Minnesota......AgWeb.

Regards, Mike

https://www.agweb.com/article/agco-puts-google-glass-to-work-naa-jim-dickrell/


----------



## NewBerlinBaler (May 30, 2011)

Those are substantial cost reduction numbers. I wonder if there'll be a corresponding price drop.


----------



## Vol (Jul 5, 2009)

NewBerlinBaler said:


> Those are substantial cost reduction numbers. I wonder if there'll be a corresponding price drop.


Of course.

Regards, Mike


----------



## somedevildawg (Jun 20, 2011)

Ain't that fancy...I notice they mentioned how much they save on laptops but didn't mention the cost of these contraptions. sounds like the gummit may be runnin Agco


----------



## Thorim (Jan 19, 2015)

I am just curious who has enough money to got out and by a custom made tractor these days??

Also wonders how these custom made tractors are so drastically different from normal everyday tractors

that you constantly have look up how it is built??

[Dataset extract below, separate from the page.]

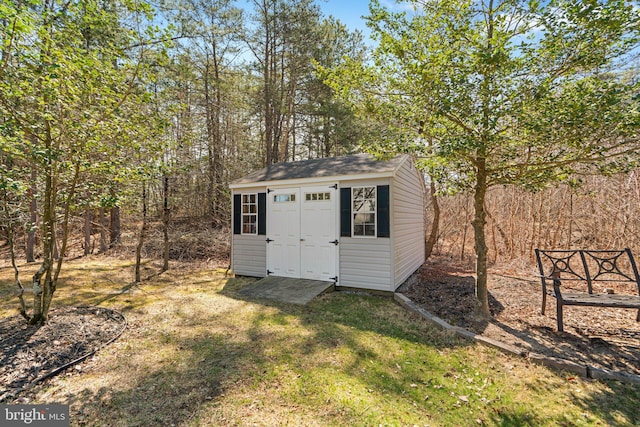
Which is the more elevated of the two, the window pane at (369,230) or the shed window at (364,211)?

Which begs me to ask about the i.q. of the work force assembling such fancy tractors?? Not to be mean

spirited or anything...

I could see how this might be beneficial in quality control.


----------



## Vol (Jul 5, 2009)

Thorim said:


> Also wonders how these custom made tractors are so drastically different from normal everyday tractors
> 
> that you constantly have look up how it is built??


The custom tractors have your name sewn across the top of the seat and your 3 initials placed on the door glass near the door handle. 

Regards, Mike


----------